Pork belly for a hungry pilgrim

They were gone, which I sincerely hope is good news: either that they were lost and had been retrieved by their owner, or that they were the farm’s dogs after all, or that at a minimum the larger one with the collar wasn’t in fact injured. I later worked out that Vincent and Marie-Pierre, one hour behind me, had seen the dogs (and thought they belonged to the farm) and another pilgrim who arrived fifteen minutes later hadn’t. They therefore left or were collected between 1pm and 1.15, and so were long gone by the time I got there with Valérie around half-past two.

On my return to Navarrenx I toured the ramparts and soaked up the atmosphere, and saw a game of Basque Pelota, a squash-like game against a wall played by two teams with wooden bats. I’m not sure why I deferred my shower (normally I’d have been very keen to get washed, but I guess events had prioritised my afternoon differently). But as I was wandering back to check in to the hotel I got chatting to a few pilgrims I had met and one mentioned Josse was having a drink on his own in the square round the corner.
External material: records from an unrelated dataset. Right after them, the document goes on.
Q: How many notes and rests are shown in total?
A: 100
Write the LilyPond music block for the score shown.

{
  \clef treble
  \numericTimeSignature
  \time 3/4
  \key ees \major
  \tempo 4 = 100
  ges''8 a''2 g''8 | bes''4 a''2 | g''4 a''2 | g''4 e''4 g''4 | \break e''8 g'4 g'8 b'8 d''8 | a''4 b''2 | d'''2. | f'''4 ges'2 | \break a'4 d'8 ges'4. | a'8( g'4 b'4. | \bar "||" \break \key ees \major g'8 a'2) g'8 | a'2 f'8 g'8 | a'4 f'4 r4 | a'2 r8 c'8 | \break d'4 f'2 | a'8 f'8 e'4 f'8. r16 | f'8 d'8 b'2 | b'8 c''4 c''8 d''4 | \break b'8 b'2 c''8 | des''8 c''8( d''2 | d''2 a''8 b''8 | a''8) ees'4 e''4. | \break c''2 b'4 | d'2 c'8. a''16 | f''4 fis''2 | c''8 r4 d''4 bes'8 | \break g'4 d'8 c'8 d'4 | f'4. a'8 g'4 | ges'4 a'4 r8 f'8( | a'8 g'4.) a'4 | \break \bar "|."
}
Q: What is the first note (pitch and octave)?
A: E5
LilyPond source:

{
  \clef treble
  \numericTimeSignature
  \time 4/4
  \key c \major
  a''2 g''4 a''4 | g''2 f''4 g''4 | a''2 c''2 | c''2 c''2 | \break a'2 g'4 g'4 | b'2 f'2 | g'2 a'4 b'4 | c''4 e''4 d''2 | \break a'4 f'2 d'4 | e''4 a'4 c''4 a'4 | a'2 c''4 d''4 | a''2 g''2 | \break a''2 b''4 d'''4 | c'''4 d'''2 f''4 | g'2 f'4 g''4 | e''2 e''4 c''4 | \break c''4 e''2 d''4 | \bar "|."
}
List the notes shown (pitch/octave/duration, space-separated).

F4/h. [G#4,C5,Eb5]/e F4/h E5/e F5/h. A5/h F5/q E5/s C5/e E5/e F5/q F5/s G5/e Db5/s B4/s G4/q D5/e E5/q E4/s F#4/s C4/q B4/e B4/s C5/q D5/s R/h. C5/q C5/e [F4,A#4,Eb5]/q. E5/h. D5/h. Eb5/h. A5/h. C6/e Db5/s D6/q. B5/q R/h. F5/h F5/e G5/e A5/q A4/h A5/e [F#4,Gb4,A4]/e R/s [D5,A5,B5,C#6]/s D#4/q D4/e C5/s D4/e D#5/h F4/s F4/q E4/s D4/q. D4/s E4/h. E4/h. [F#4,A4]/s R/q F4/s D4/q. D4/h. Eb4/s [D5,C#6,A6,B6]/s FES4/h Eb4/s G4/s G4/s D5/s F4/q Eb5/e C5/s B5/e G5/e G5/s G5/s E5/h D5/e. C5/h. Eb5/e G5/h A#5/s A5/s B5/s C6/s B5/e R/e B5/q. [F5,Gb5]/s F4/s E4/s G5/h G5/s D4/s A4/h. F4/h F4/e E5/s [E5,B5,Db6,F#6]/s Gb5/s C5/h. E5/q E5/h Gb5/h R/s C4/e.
Pharmacies often have temperature displays in France - 30 degrees in Navarrenx brought on a thirst

So I went to find him and shared a terribly enjoyable couple of beers with him. I determined that he was arriving in St Jean they day after me, and I was planning to spend two days there, the second of which I was staying in the town’s top hotel with a gastronomic restaurant, Hôtel des Pyrénées. I’d already worked out that the same was true of the Australians Richard and Cathy of a few days ago, and I’d asked if they’d like to join me for dinner that night. Josse was someone whose company I also enjoyed so I asked him too – and then there were four! My final night was shaping up to be quite the party.

Josse has an image in his mind of an accordion to explain how pilgrims criss-cross one another on the Chemin, as one does a longer stretch, or leaves earlier, than another, but then the reverse might happen the following day and they meet again. So it seems with Josse and me, for I’d been well ahead of him but in my resting, exploring and pausing, he’d caught up. And bang, Hans sat down! The accordion in action. We had a two-day-later reunion for twenty minutes, and by then it was nearly time for me to meet Vincent and Marie-Pierre for a pre-agreed aperitif (they were in a chambres d’hôtes with fixed meal time, while I wasn’t). It being a hot day I rapidly checked in and had a much-needed shower, before rushing back down to meet them, happily at my hotel (or the terrace outside, it still being sunny). We talked about the walk, and the dogs, got to know each other a little better, and bang, got a WhatsApp from Richard. “You’re looking well” he wrote, and sure enough there they were two tables over. And so this day of daisy-chain encounters continued. I didn’t go back up to my room, just sidled over within the table area and had an immensely enjoyable dinner with my new-found Australian friends who happened, like me, to be staying there too. I told them about Josse and they would, in their different meanderings from mine over the following few days, spend a couple of evenings sharing the same accommodation locations as him and they got to like each other too.

Needless to say, after an afternoon and evening of pretty much continuous drinking (save the hour I spent at the vet’s and with Valérie) I was a little sozzled as I hit the sack and slept the sound sleep of the guiltless drunk.